▸ Work order: Provide only the number of lines below that contain the word "baldosas".

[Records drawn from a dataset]
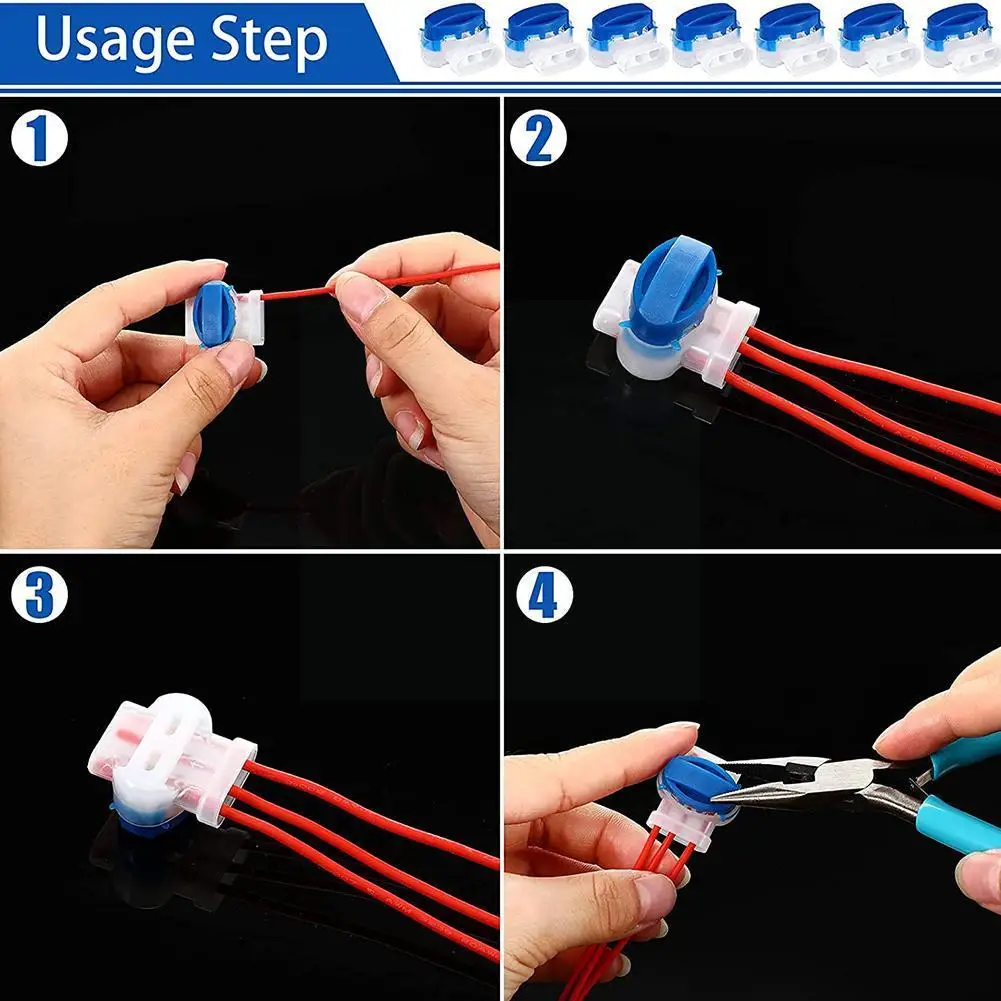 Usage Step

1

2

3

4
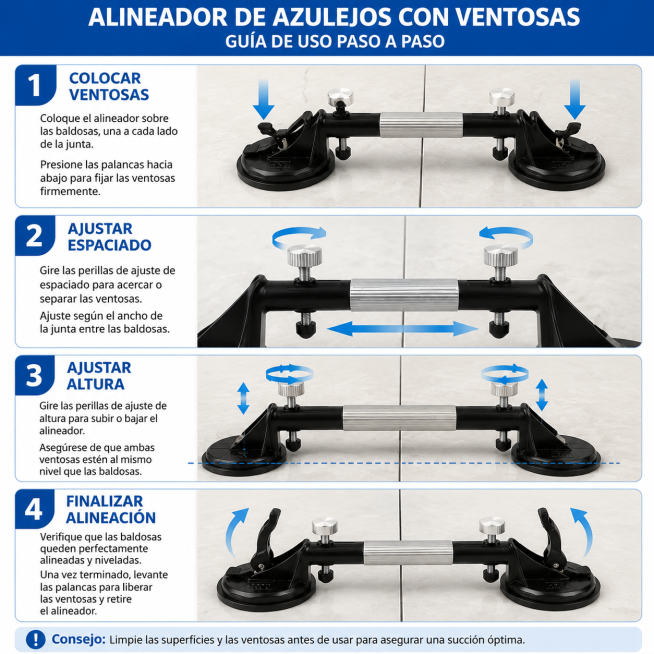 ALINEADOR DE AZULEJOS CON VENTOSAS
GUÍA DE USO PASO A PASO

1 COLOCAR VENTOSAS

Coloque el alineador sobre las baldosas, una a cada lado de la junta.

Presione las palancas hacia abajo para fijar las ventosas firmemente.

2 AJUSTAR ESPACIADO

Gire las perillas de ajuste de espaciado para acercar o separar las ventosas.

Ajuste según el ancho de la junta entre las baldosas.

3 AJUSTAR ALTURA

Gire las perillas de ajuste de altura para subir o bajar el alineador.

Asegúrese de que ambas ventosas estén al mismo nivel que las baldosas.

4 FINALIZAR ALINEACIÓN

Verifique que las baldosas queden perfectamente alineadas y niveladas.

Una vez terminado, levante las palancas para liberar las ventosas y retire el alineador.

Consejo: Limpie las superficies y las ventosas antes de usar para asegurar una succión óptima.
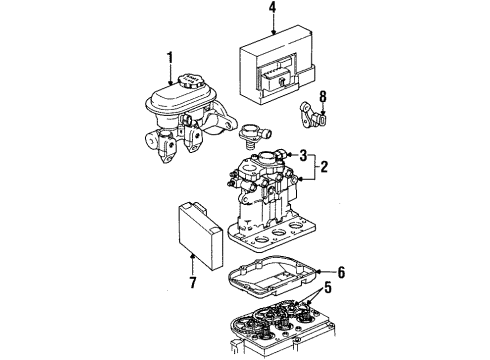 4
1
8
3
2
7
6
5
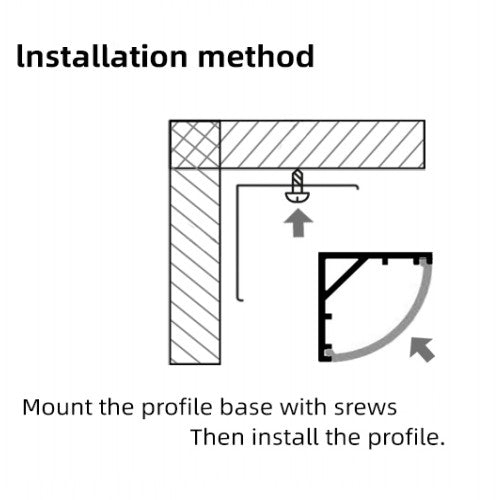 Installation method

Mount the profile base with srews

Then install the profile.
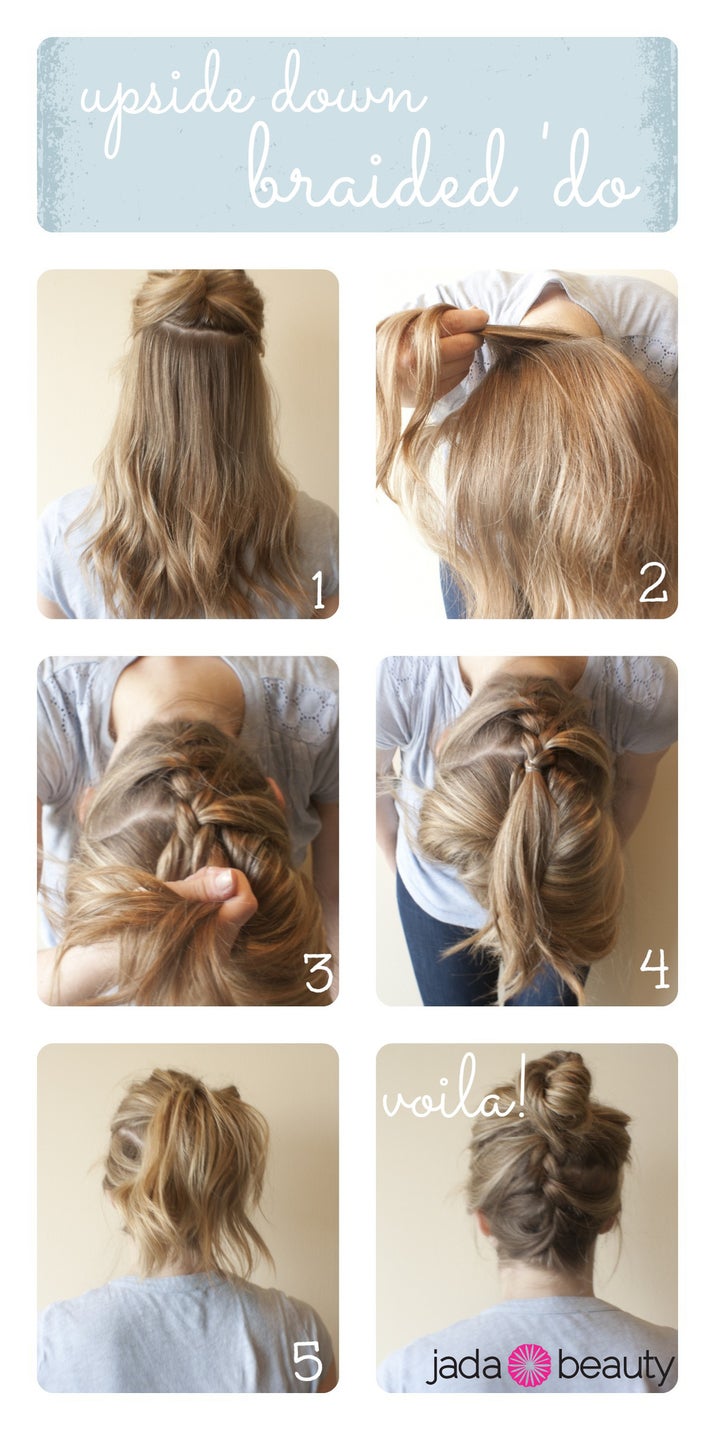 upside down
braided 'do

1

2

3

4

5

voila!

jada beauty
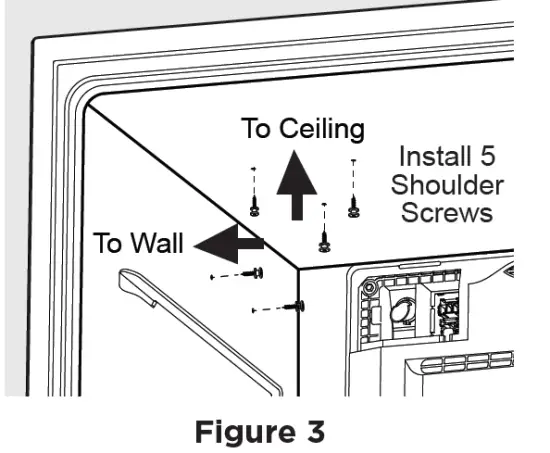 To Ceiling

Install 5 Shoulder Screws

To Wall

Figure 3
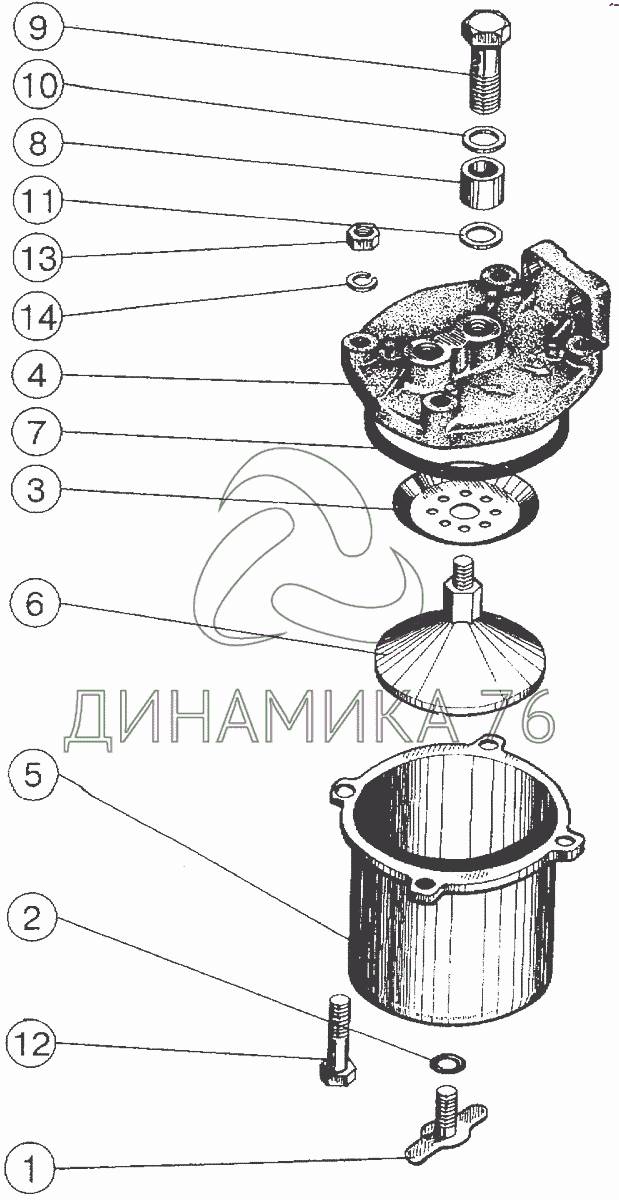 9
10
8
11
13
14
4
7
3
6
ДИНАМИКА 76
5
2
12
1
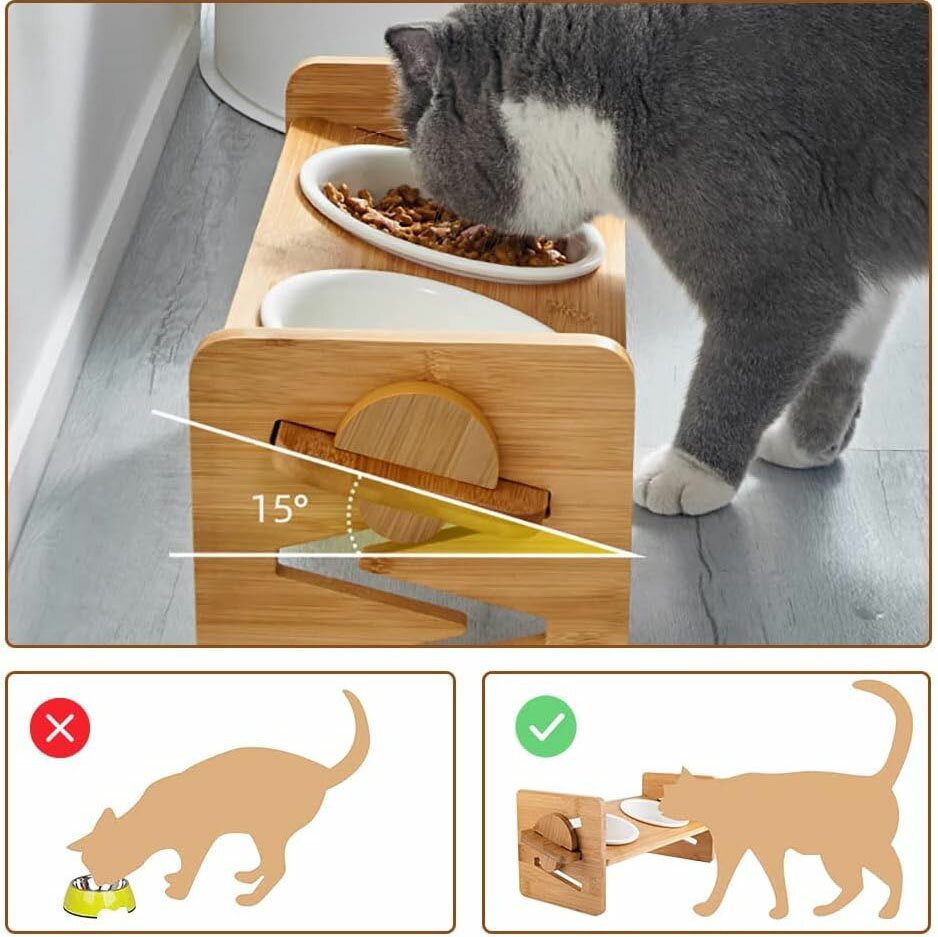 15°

▸ Output for this exercise: 4